システム管理者は、Red Hat Update Appliance (RHUA)、コンテンツ配信サーバー (CDS)、リポジトリー、共有ストレージ、および負荷分散をインストールして設定することで、Red Hat Certified Cloud and Service Provider プログラム に参加するためのインフラストラクチャーを準備できます。
RHUI の設定は、以下のタスクで構成されます。
- Red Hat リポジトリーの作成および同期
- クライアントエンタイトルメント証明書およびクライアント設定 RPM の作成
- RHUI サーバーのクライアントプロファイルの作成
対象となるのは、経験豊富な RHEL システム管理者です。RHEL のスキルに限りがあるシステム管理者は、Red Hat 認定クラウドプロバイダーアーキテクチャーサービスを提供する場合に、Red Hat コンサルティングを利用すること検討してください。
RHUI の設定、管理、および更新について、以下のトピックでご紹介します。
- RHUI コンポーネント
- コンテンツプロバイダーのタイプ
- コンポーネントの管理に使用するコマンドラインインターフェイス (CLI)
- ユーティリティーコマンド
- 証明書の管理
- コンテンツ管理
1.1. インストールオプション
以下の表は、さまざまな Red Hat Update Infrastructure 4 コンポーネントを示しています。

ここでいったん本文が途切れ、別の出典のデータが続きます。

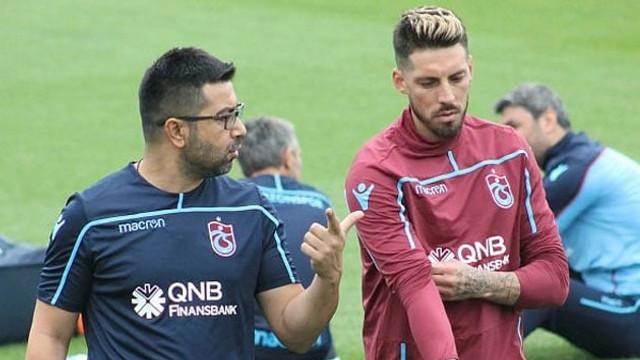Jose Sosa Trabzonspor antrenmanına katıldı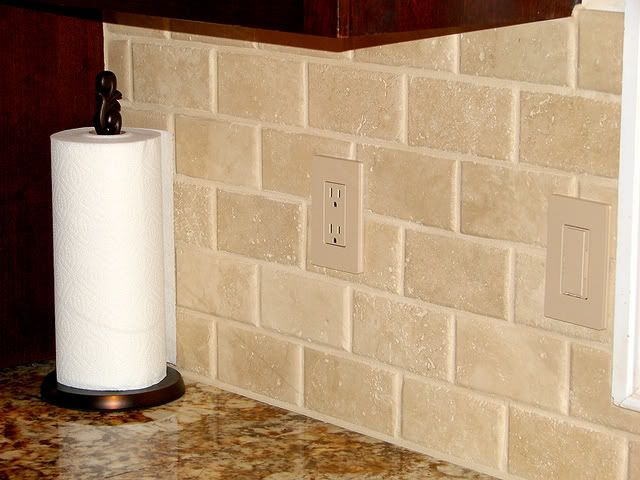 cream glass tile backsplash kitchen remodel update wall paint finished with pics travertine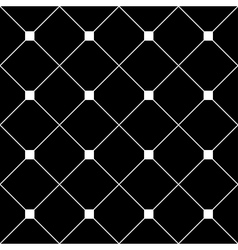 White Square Diamond Grid Black Background vector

コンポーネント | 略語 | 機能 | 代替モジュール |
---|---|---|---|
Red Hat Update Appliance | RHUA | Red Hat コンテンツ配信ネットワークからコンテンツをダウンロードし、共有ストレージに保存します。 | なし |
コンテンツ配信サーバー | CDS |
クライアントが更新パッケージ用に接続する | なし |
HAProxy | なし | CDS ノード全体での負荷分散を提供する | 既存の負荷分散ソリューション |
共有ストレージ | なし | 共有ストレージを提供する | 既存のストレージソリューション |
以下の表は、インストールタスクを実行する方法を説明します。
インストールタスク | 実行する場所 |
---|---|
RHEL 8 のインストール | RHUA、CDS、および HAProxy |
RHUI コンシューマータイプでシステムを登録する | RHUA |
デフォルトのコンシューマータイプでシステムを登録する | CDS および HAProxy |
更新の適用 | RHUA、CDS、および HAProxy |
| RHUA |
| RHUA |
1.1.1. オプション 1: 完全なインストール
- 共有ストレージを備えた RHUA
- この共有ストレージを持つ 2 つ以上の CDS ノード
- 1 つ以上の HAProxy ロードバランサー
1.1.2. オプション 2: 既存のストレージソリューションを使用したインストール
- 既存のストレージソリューションを備えた RHUA
- この既存のストレージソリューションを備えた 2 つ以上の CDS ノード
- 1 つ以上の HAProxy ロードバランサー
1.1.3. オプション 3: 既存のロードバランサーソリューションを使用したインストール
- 共有ストレージを備えた RHUA
- この共有ストレージを持つ 2 つ以上の CDS ノード
- 既存のロードバランサー
1.1.4. オプション 4: 既存のストレージおよびロードバランサーソリューションを使用したインストール
- 既存のストレージソリューションを備えた RHUA
- この既存の共有ストレージを備えた 2 つ以上の CDS ノード
- 既存のロードバランサー
Red Hat Update Infrastructure は、少なくとも 2 つの CDS ノードと 1 つのロードバランサーノードとともに使用する必要があります。ロードバランサーノードがなく、CDS ノードが 1 つだけのインストールはサポートされていません。
以下は、さまざまな Red Hat Update Infrastructure 4 コンポーネントがどのように対話するかに関する俯瞰図です。
図1.1 Red Hat Update Infrastructure 4 の概要

RHUA ノードおよび CDS ノードを別の x86_64
サーバー (ベアメタルまたは仮想マシン) にインストールします。RHUI に接続するサーバーおよびネットワークがすべて Red Hat Subscription Management サービスにアクセスできるようにします。